> _Records for the exercise_:
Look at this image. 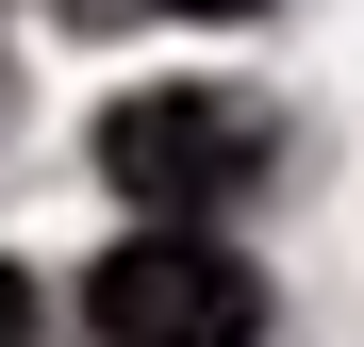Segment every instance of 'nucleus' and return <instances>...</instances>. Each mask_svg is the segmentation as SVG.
Here are the masks:
<instances>
[{
    "instance_id": "obj_4",
    "label": "nucleus",
    "mask_w": 364,
    "mask_h": 347,
    "mask_svg": "<svg viewBox=\"0 0 364 347\" xmlns=\"http://www.w3.org/2000/svg\"><path fill=\"white\" fill-rule=\"evenodd\" d=\"M182 17H249V0H182Z\"/></svg>"
},
{
    "instance_id": "obj_3",
    "label": "nucleus",
    "mask_w": 364,
    "mask_h": 347,
    "mask_svg": "<svg viewBox=\"0 0 364 347\" xmlns=\"http://www.w3.org/2000/svg\"><path fill=\"white\" fill-rule=\"evenodd\" d=\"M0 347H33V265H0Z\"/></svg>"
},
{
    "instance_id": "obj_2",
    "label": "nucleus",
    "mask_w": 364,
    "mask_h": 347,
    "mask_svg": "<svg viewBox=\"0 0 364 347\" xmlns=\"http://www.w3.org/2000/svg\"><path fill=\"white\" fill-rule=\"evenodd\" d=\"M265 149H282L265 99H215V83H166V99H116V116H100V182H133V199H166V215L265 182Z\"/></svg>"
},
{
    "instance_id": "obj_1",
    "label": "nucleus",
    "mask_w": 364,
    "mask_h": 347,
    "mask_svg": "<svg viewBox=\"0 0 364 347\" xmlns=\"http://www.w3.org/2000/svg\"><path fill=\"white\" fill-rule=\"evenodd\" d=\"M83 314H100V347H265V265L215 231H133L83 281Z\"/></svg>"
}]
</instances>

> _Work required_: Please count the lines in the material above that contain the string "evenodd", and reply with the number only.

> _Finished task_: 4